Cyber bullying is the act of deliberately, repeatedly and hostilely harassing or harming people using the internet and other modern electronic technology such as cell phones, computers and communication tools like social media, websites and chat rooms .Tavani (2001) describes it as an online type of harassment that is facilitated by emails, text messages or forums such as social networks. This bullying always takes place on the cyberspace. It is never physical but always has a psychological effect on the target (Casey, 2011). Social networks have a responsibility to address the issue of cyber bullying and other forms of harassment that occur in their space.
Every social network must put measures in place to ensure that users provide their true details upon registration so that anonymity is not entertained. Most users register and open accounts with fake identities or using their aliases. This anonymity, which is characterized by identity deceptions, makes the perpetrators of cyber bullying so confident since it would be almost impossible to track them. Stringent actions should be taken to ensure that every social network member uses their government identities and this measure would see most cyber crimes including cyber bullying go down.

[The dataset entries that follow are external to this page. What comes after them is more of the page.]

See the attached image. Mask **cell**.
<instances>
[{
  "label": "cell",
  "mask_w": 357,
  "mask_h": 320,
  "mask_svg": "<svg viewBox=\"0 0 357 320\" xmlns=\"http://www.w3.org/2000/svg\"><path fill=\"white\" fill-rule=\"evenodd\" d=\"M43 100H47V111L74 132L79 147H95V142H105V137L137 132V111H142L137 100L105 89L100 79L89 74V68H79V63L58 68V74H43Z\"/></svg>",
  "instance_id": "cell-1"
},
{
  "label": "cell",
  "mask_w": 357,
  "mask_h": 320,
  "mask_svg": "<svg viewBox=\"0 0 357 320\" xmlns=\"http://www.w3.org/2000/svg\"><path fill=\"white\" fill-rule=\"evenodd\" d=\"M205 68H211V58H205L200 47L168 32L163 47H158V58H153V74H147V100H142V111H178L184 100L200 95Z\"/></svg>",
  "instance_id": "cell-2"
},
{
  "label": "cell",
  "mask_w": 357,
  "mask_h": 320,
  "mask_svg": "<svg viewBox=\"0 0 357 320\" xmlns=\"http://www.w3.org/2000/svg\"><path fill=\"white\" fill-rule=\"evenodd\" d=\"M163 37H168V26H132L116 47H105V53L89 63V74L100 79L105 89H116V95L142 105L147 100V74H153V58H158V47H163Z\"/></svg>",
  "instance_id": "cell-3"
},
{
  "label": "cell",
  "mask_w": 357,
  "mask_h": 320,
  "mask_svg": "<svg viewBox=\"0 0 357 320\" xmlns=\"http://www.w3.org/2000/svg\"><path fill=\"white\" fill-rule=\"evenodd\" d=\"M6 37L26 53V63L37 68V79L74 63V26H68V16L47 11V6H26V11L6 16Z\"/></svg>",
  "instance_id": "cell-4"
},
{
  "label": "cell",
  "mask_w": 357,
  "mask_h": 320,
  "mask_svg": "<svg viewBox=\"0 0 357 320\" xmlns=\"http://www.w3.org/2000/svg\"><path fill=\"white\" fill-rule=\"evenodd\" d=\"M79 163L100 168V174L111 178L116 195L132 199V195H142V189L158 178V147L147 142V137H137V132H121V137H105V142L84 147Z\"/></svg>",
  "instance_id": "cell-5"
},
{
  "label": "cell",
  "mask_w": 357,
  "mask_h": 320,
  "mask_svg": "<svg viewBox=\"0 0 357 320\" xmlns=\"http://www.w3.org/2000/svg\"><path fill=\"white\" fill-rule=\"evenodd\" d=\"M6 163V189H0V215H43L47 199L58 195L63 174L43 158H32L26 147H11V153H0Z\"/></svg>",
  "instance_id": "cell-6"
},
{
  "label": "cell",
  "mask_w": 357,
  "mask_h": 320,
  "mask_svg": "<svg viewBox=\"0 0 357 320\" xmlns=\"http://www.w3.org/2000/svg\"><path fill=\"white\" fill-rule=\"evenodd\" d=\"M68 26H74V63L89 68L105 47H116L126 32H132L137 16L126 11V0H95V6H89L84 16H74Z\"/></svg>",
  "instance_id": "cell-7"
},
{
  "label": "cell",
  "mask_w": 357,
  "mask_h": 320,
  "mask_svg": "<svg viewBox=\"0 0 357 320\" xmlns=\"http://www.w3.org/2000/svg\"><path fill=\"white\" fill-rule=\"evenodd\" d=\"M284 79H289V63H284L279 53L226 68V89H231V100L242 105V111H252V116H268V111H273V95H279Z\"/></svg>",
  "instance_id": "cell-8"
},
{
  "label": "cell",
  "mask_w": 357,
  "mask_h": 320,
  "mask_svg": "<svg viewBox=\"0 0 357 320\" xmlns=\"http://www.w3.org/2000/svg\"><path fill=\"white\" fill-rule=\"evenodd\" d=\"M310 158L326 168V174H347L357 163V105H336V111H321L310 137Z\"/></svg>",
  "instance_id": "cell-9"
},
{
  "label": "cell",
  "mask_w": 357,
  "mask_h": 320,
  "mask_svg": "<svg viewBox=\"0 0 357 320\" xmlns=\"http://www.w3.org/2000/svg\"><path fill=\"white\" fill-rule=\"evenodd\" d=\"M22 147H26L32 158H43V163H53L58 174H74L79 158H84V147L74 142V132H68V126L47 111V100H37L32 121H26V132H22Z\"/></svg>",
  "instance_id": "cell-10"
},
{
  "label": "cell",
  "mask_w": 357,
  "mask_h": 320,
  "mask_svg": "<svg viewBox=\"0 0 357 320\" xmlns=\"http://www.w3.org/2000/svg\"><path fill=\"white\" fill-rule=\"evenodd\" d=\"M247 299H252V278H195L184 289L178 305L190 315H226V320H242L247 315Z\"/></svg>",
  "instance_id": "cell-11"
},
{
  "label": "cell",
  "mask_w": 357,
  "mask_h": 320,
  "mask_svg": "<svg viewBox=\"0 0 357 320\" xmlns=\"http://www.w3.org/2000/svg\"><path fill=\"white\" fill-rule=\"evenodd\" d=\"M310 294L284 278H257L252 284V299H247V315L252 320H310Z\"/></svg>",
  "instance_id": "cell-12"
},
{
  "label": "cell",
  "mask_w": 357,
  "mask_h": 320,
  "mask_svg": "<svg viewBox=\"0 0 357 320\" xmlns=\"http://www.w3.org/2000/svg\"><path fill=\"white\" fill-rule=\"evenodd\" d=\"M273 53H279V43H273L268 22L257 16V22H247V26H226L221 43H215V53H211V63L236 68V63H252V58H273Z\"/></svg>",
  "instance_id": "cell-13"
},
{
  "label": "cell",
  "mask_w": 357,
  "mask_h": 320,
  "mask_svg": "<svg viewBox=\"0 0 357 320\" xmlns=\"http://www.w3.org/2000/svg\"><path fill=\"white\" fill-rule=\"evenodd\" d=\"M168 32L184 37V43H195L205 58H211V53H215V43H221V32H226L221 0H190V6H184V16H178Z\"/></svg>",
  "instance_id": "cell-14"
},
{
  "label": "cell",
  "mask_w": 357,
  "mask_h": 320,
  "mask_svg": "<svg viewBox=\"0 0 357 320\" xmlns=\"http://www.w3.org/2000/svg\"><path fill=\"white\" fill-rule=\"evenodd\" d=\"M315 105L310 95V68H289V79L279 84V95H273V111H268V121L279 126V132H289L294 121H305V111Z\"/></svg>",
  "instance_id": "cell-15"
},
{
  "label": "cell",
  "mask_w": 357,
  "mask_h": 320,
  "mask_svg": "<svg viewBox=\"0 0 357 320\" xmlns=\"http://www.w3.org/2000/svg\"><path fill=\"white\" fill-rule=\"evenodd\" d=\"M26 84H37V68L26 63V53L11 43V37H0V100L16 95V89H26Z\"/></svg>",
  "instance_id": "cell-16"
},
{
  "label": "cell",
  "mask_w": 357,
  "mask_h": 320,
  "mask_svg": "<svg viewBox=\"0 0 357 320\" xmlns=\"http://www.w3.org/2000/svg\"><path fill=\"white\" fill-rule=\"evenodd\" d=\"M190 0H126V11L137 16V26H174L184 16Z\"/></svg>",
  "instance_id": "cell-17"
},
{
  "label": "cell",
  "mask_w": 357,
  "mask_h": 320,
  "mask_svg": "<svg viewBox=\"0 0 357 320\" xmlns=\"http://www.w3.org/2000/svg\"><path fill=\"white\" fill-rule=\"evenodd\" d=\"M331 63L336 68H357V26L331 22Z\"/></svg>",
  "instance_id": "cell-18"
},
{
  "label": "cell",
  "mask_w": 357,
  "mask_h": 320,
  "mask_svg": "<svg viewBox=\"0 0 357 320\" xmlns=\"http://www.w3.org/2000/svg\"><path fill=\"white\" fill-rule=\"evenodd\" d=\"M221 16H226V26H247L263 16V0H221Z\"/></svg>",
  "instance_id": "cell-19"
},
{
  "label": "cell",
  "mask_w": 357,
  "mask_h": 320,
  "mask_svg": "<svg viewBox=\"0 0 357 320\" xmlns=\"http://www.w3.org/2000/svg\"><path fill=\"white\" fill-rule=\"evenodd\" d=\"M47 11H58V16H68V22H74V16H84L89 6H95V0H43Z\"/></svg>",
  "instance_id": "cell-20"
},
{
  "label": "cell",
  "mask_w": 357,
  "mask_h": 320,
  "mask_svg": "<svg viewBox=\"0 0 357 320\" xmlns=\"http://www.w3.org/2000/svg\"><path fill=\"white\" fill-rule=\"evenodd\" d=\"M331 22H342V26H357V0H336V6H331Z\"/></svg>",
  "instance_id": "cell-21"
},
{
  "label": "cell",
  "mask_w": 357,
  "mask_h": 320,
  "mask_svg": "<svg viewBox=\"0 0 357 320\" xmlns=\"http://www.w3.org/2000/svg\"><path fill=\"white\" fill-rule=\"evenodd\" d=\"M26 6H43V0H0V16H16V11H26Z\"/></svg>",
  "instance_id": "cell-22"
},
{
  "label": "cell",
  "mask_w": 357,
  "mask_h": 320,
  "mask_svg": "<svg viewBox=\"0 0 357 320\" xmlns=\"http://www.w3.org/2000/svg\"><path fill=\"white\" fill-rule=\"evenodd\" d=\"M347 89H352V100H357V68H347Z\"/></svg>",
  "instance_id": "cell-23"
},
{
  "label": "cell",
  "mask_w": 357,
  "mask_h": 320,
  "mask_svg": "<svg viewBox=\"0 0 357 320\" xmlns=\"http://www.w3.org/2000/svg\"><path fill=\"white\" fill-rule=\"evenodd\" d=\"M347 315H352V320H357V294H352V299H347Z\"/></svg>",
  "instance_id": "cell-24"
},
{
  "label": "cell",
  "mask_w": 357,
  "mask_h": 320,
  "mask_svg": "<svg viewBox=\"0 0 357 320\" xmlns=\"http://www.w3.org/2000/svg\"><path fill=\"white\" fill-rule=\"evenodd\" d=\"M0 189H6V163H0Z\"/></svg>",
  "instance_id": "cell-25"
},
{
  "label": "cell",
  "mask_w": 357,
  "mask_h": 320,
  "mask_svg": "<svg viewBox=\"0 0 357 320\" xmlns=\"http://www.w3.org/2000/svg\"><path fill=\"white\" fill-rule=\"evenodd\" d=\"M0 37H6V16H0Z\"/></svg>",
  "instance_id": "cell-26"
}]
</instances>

Explicit rules on MySpace would have prevented Lori Drew the 49-year-old woman from creating an account disguised as Josh Evans a 16-year-old boy. MySpace should have possessed a policy that stipulated clearly that a person was only eligible to set up an account, only if he or she provided actual real details and maybe show evidence for it. In that case then the Josh Evans account would never have been created and Megan Meier would never have been subjected to the cyber bullying that resulted to the end of her life. There existed the obvious expectation that one had to provide his or her personal information before setting up an account so that he or she could not use a fake identity to. These rules were however not clearly followed. All that one needed to get an account was an email address.
Young teenagers who participate in social networking services should learn a thing or two from the implications as seen in the Meier case. Social networks that encourage anonymity between users are completely not to be trusted. This implies that in most times one may never know who is on the other side of the conversation. Openness has been is a virtue that does not exist in cyberspace. Exposal of personal information would be a bad idea because that same information could be used against you in cyber bullying. Meier had low self-esteem issues and that was used against her when the insults started coming her way and it had a psychological impact on her.
Casey, E. (2011). Digital Evidence and Computer Crime: Forensic Science, Computers, and the Internet. Burlington: Elsevier Science.
Tavani, H. T. (2011). Ethics and technology: Controversies, questions, and strategies for ethical computing. Hoboken, N.J: Wiley.